**PAGE EXTRACT**
Hiding - Are You the Master?

This post originally appeared on June 19, 2015.

I watched my daughters run around on a sunny, beautiful afternoon the other day, feeling completely validated in who they are. They were laughing with friends – everyone dressed differently doing different things – everyone feeling good, validated, and happy.

Then the thought hit me:  when does that change?

I remember not feeling validated as a child. By validated, I mean, I didn’t always feel comfortable to be who I wanted to be, dress how I wanted to dress, and/or always say what I wanted to say. Don’t get me wrong, I was validated a lot and by no means am I making the case for a tough childhood. However, I am conscious of feeling invalidated, not seen, and not heard at times.

Being validated doesn’t mean that everyone always agrees with you, doesn’t mean you are right about everything, it simply means others respect you for who you are and what you are creating, doing, etc. They can see you for who you are and that is okay whether it is the same, different, opposite, or similar to them.

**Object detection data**
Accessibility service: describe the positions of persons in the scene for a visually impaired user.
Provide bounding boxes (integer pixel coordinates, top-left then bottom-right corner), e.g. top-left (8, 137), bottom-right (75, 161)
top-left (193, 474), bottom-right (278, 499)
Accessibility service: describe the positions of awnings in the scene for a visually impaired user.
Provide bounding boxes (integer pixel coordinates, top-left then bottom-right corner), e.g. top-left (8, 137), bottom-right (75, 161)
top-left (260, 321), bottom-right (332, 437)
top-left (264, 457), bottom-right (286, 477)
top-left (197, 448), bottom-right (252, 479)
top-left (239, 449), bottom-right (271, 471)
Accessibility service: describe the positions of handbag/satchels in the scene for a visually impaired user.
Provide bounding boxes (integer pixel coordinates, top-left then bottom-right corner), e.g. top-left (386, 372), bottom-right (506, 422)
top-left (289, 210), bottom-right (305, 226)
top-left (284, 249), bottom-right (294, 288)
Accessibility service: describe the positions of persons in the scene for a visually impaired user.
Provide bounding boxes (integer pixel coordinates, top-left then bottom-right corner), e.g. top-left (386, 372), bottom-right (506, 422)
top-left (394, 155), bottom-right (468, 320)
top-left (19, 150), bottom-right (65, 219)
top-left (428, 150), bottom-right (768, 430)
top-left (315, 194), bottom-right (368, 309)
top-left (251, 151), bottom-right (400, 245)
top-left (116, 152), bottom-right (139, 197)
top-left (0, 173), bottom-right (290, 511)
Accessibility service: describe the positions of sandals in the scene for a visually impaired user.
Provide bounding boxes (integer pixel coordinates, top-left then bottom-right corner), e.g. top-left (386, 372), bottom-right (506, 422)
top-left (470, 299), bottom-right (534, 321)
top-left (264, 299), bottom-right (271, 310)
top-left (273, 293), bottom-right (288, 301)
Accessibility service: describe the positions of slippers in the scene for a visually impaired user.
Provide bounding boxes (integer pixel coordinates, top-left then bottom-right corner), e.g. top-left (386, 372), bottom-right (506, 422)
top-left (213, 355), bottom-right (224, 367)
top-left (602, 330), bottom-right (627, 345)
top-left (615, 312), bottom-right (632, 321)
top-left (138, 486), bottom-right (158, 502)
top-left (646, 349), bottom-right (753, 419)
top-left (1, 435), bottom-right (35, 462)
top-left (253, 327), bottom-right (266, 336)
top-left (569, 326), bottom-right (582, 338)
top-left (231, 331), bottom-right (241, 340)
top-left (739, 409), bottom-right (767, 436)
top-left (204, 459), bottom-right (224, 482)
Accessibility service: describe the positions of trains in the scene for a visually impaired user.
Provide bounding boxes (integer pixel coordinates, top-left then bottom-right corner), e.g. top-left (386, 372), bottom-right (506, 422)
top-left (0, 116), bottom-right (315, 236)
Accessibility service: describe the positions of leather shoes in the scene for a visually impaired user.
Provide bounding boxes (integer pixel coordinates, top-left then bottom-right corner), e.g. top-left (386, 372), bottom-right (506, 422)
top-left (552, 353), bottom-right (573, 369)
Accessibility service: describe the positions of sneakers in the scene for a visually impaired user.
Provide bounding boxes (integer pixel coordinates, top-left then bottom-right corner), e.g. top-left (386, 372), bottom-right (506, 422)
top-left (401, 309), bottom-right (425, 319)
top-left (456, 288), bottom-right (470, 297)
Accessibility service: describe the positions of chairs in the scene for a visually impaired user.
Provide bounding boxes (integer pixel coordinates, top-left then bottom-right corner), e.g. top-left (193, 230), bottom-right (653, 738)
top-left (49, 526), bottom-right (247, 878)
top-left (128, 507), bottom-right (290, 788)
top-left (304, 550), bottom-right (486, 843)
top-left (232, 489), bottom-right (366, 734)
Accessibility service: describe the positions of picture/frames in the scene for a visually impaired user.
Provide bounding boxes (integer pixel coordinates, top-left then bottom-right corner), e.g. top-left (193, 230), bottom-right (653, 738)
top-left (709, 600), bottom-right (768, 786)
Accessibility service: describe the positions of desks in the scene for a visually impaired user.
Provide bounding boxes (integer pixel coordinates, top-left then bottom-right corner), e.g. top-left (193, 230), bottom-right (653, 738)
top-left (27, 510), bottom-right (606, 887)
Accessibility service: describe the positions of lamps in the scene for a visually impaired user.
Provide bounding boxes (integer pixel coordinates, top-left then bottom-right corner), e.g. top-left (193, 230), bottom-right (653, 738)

**EXERCISE TASKS**
A: On what date did the post about validation originally appear?
B: Please continue the post about validation from where it stops, keeping its reflective first-person voice.

**ANSWERS TO THE TASKS**
A: June 19, 2015.

B:
While I would love to say that it shouldn’t matter if others can see you, can validate you, all that matters is how you feel about yourself, at the end of the day, we don’t live on an island and comments, thoughts, opinions from others hurt, limit us, and stifle our ability to be who we want and need to be.

@@How many ways would you live your life differently if you felt free to be who you are?@@  To let all shades of you shine?

Validation has a lot to do with feeling safe. When you are safe to express yourself, you can find the validation from within and even if what you do or say is not agreed with, you are still validated in who you are.

Often we hide ourselves so we don’t have to experience invalidation or not feeling safe. It’s easier to hide, to say nothing, to not be who we really are, to fit in, or pretend to fit in.

I am a self-proclaimed master hider (until this blog…). One of the ways I hide is that on the surface everything looks ‘normal.’ I live in a house, am married, have kids, go to work, pay bills, drive a mini-van to soccer practice, and grocery shop. Normal.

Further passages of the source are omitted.